PDPN/CLEC-2 axis modulates megakaryocyte subtypes in a hematopoietic stem cell-regulating megakaryocyte-dominant manner
Rikuto Nara a), Hinako Notoh a), Tomoyuki Sasaki b), Nagaharu Tsukiji b), Toshiaki Shirai b), Ayuka Kamata a), Nobuaki Suzuki c), Atsuo Suzuki d), Shuichi Okamoto e), Takeshi Kanematsu f), Naruko Suzuki f), Akira Katsumi g), Tetsuhito Kojima e), h), Katsue Suzuki-Inoue b), Tadashi Matsushita c), f), Shogo Tamura c), i)

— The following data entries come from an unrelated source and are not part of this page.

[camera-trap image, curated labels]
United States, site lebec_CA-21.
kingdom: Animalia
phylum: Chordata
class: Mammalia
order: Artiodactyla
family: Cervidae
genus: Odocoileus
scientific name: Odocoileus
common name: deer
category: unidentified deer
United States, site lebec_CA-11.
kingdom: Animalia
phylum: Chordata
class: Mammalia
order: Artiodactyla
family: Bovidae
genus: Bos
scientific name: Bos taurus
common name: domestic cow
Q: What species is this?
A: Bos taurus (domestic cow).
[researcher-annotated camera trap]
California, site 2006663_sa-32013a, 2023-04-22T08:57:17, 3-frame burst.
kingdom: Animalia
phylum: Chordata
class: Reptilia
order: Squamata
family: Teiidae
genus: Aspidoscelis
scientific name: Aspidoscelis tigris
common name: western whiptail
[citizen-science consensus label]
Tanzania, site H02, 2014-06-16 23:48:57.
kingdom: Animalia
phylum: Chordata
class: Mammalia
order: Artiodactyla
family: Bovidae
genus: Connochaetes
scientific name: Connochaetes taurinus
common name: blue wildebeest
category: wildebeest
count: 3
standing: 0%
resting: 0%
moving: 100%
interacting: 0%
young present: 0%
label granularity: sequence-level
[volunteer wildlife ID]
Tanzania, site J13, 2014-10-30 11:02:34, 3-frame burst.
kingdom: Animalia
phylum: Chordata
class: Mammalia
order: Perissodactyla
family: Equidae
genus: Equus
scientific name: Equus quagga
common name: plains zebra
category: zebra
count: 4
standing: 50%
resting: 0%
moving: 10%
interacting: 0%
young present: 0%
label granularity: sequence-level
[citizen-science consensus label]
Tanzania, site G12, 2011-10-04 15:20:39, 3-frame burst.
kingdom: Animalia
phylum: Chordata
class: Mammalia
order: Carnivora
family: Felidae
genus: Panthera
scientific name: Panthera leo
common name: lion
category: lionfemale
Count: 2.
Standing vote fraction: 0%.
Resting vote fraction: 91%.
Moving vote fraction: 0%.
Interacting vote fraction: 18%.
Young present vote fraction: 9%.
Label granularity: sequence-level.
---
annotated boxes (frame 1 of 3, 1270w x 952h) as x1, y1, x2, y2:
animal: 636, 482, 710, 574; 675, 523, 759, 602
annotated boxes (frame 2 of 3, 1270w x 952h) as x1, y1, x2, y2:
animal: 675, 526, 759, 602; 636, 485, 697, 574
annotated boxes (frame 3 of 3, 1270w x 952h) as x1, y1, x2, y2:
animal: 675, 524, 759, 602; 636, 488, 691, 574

a) Graduate School of Health Sciences, Hokkaido University, Japan
b) Department of Clinical and Laboratory Medicine, Faculty of Medicine, University of Yamanashi, Chuo, Yamanashi, Japan
c) Department of Transfusion Medicine, Nagoya University Hospital, Nagoya, Japan
d) Department of Medical Technique, Nagoya University Hospital, Japan
e) Department of Integrated Health Sciences, Nagoya University Graduate School of Medicine, Nagoya, Japan
f) Department of Clinical Laboratory, Nagoya University Hospital, Nagoya, Japan
g) Department of Hematology, National Center for Geriatrics and Gerontology, Obu City, Japan
h) Aichi Health Promotion Foundation, Nagoya, Japan
i) Department of Clinical Laboratory Science, Faculty of Health Sciences, Hokkaido University, Sapporo, Japan
Abstract
Introduction
Megakaryocytes are classified into several subtypes including LSP1-positive immune-skewed, MYLK4-positive hematopoietic stem cell (HSC)-regulating, and BMAL1-positive platelet-producing megakaryocytes. Podoplanin (PDPN)-expressing stromal cells generate a microenvironment that promotes megakaryopoiesis in the bone marrow. In this context, PDPN interacts with C-type lectin-like receptor-2 (CLEC-2) on megakaryocyte progenitors, which induces megakaryocyte proliferation. However, the megakaryocyte subtypes developed by the regulation of the PDPN/CLEC-2 axis have not yet been elucidated.
Materials and methods
We established an immortalized bone marrow PDPN-expressing stromal cell line and a PDPN-knockout line (PDPN WT and KO feeder cells, respectively). Bone marrow hematopoietic progenitors were committed to megakaryocytes in co-culture with PDPN WT or KO feeder cells. The number and ploidy of megakaryocytes, resultant platelets, and the polarization of megakaryocyte subtypes were investigated.
Results
The number of megakaryocytes was significantly increased in the co-culture with PDPN WT feeder cells compared to that with PDPN KO feeder cells. The megakaryocytes on the PDPN WT and KO feeders showed their main ploidy at 16 N∼32 N and 8 N∼16 N, respectively. The number of platelets was decreased in the co-culture with the PDPN WT feeder compared to that in the co-culture with the PDPN KO feeder. For each megakaryocyte subtype, the percentage of MYLK4-positive megakaryocytes significantly increased and the percentage of BMAL1-positive megakaryocytes significantly decreased when co-cultured with the PDPN WT feeder. These results were also confirmed in the co-culture of CLEC-2 conditional KO megakaryocytes with PDPN WT feeder cells.
Conclusion
The PDPN/CLEC-2 axis modulates megakaryocyte subtype differentiation, with a predominance of HSC-regulating megakaryocytes.